─── SOURCE MATERIAL

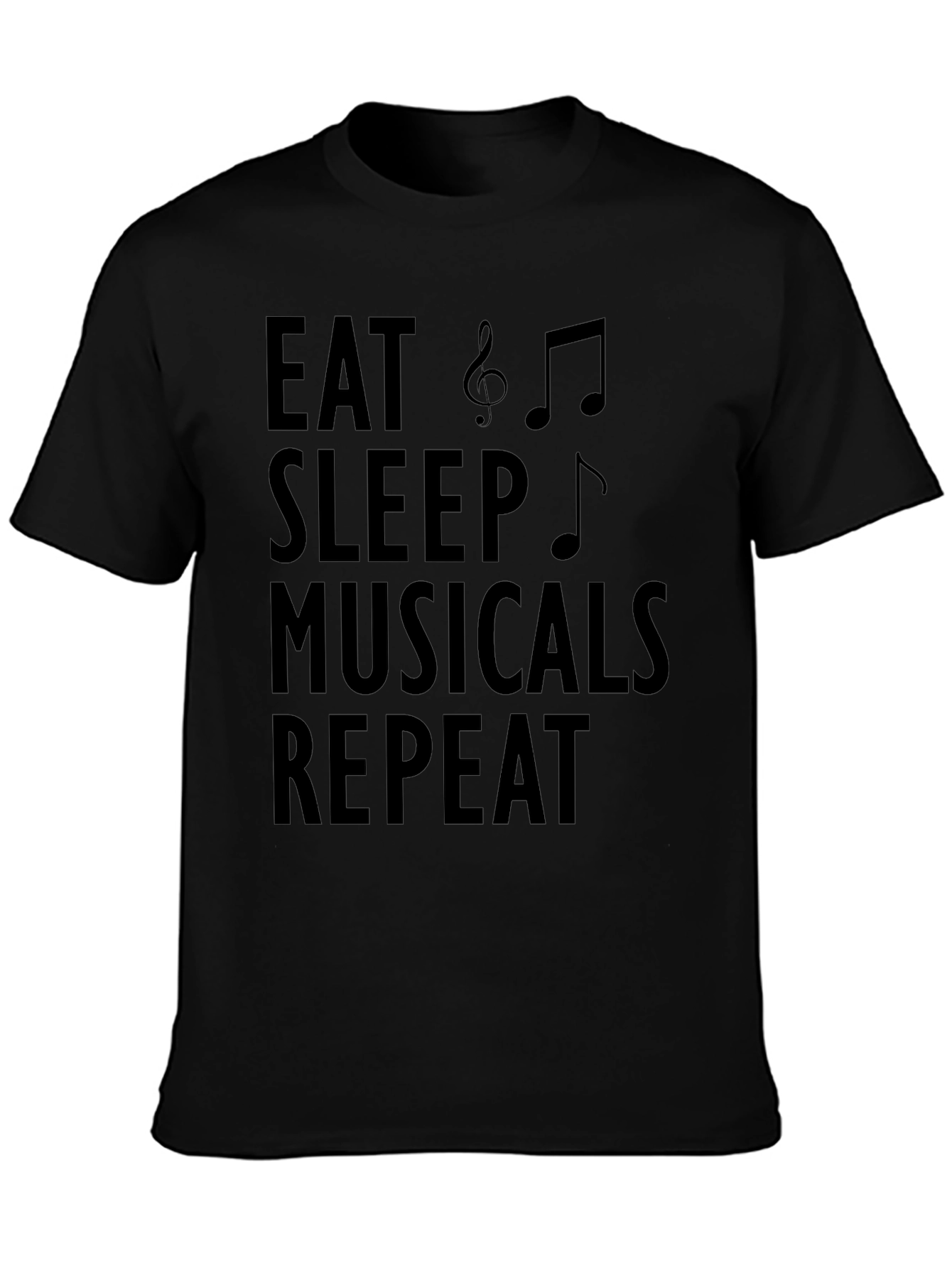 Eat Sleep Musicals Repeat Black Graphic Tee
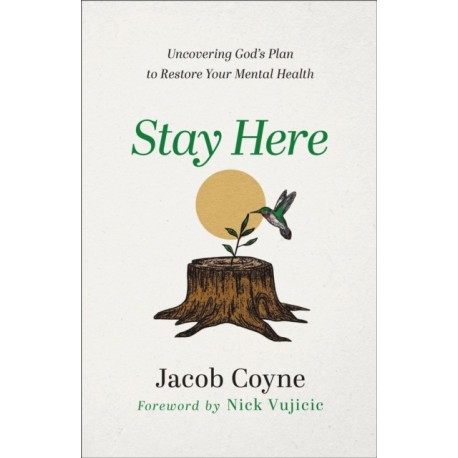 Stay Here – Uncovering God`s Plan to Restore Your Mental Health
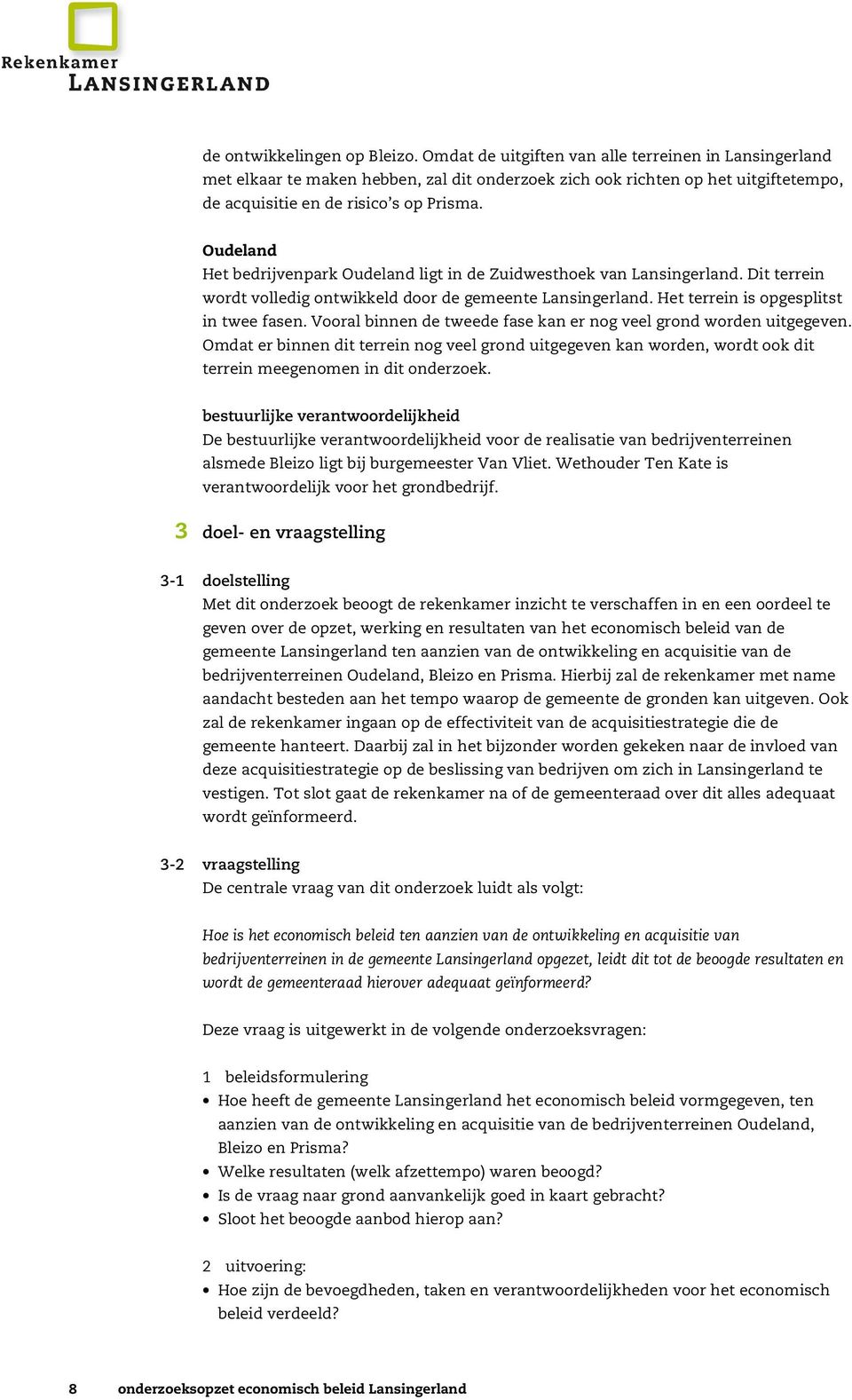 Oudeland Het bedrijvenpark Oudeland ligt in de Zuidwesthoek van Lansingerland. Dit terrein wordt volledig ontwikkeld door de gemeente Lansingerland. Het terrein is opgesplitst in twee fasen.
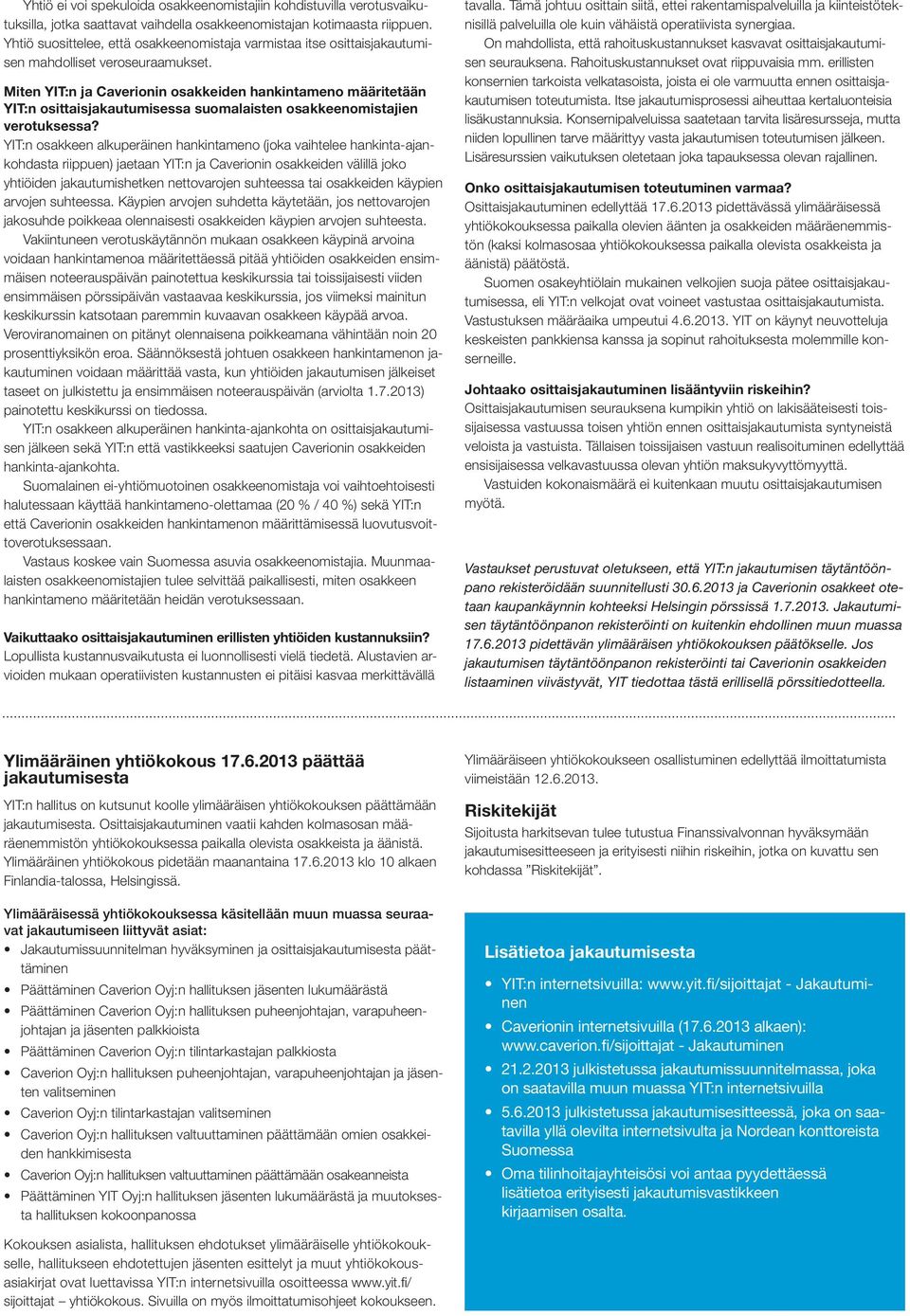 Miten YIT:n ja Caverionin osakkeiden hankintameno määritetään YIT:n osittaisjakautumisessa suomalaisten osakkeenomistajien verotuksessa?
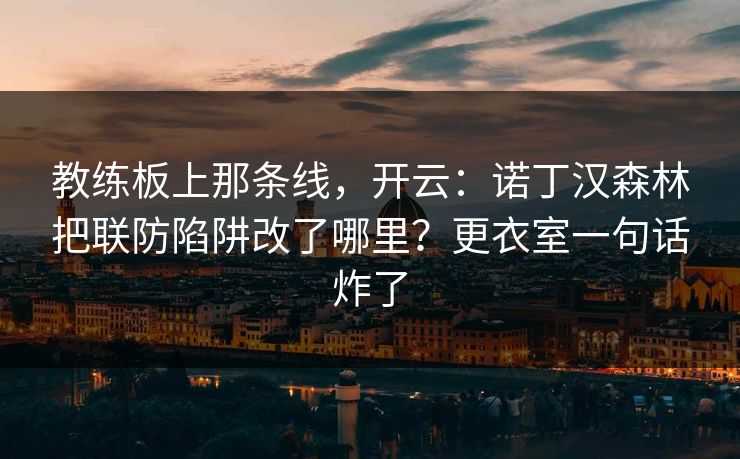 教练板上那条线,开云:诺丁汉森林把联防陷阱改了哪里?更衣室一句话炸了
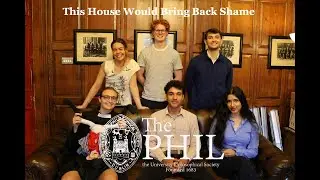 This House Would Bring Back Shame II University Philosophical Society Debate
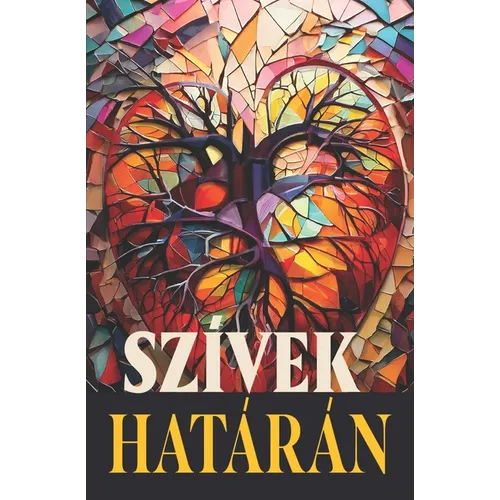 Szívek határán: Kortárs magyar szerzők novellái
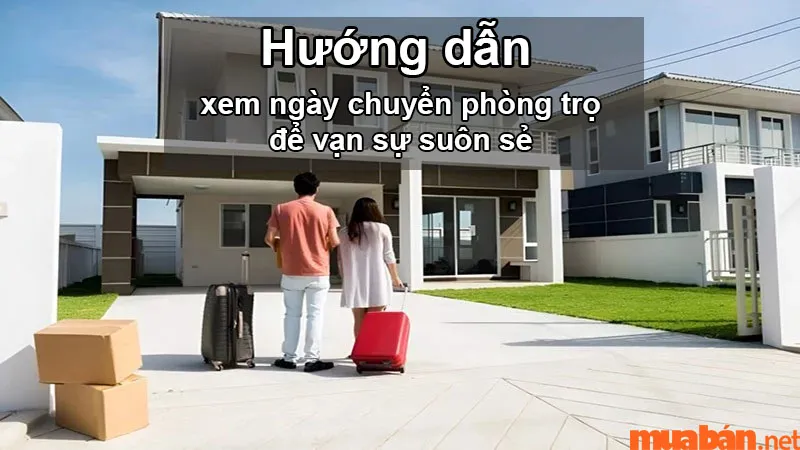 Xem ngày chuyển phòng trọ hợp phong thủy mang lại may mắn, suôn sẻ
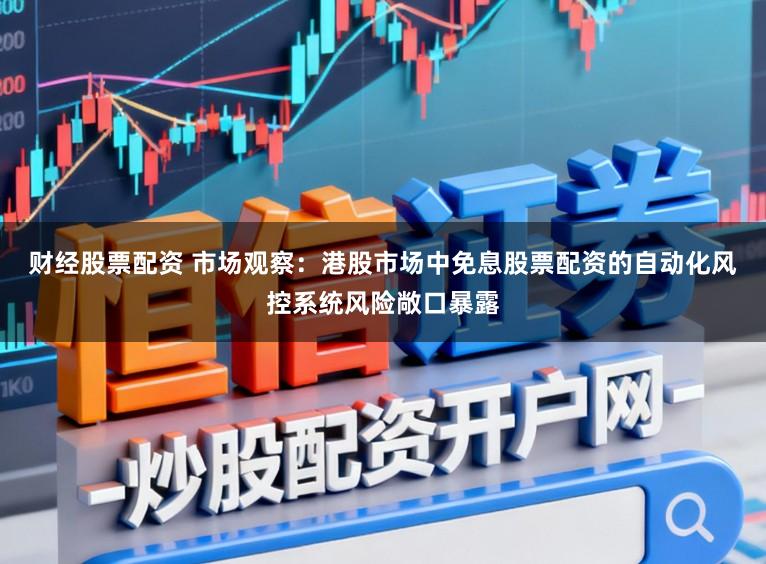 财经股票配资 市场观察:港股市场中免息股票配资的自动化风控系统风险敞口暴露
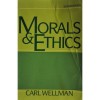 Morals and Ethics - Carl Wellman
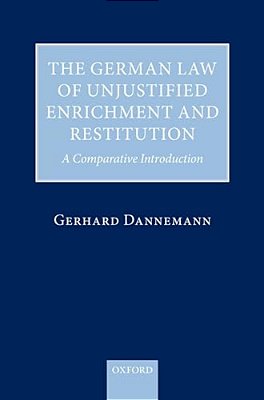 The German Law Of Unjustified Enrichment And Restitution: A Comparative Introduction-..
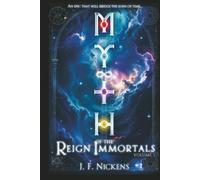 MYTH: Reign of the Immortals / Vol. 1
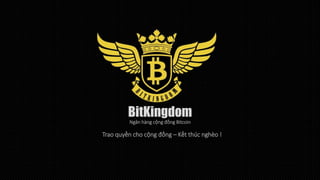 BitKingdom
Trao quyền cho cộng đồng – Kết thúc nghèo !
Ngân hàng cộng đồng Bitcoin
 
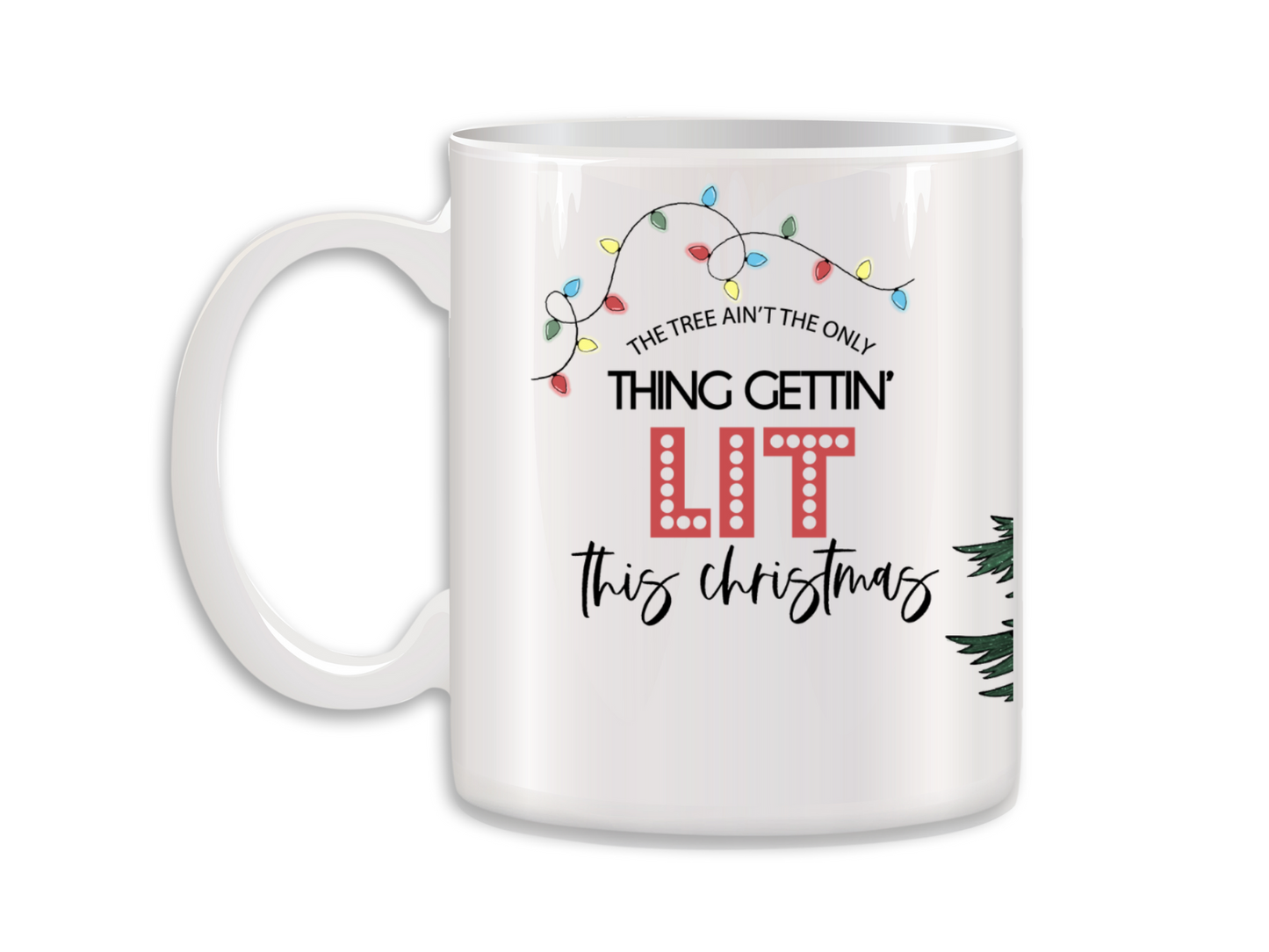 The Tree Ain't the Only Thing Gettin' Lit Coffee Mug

──────

Lines from the start of the listing above through the line holding "Oudeland Het bedrijvenpark" are to be duplicated exactly, and nothing more; leave out the pictures.

> _PROBLEM SOLUTION_:
 Eat Sleep Musicals Repeat Black Graphic Tee
 Stay Here – Uncovering God`s Plan to Restore Your Mental Health
 Oudeland Het bedrijvenpark Oudeland ligt in de Zuidwesthoek van Lansingerland. Dit terrein wordt volledig ontwikkeld door de gemeente Lansingerland. Het terrein is opgesplitst in twee fasen.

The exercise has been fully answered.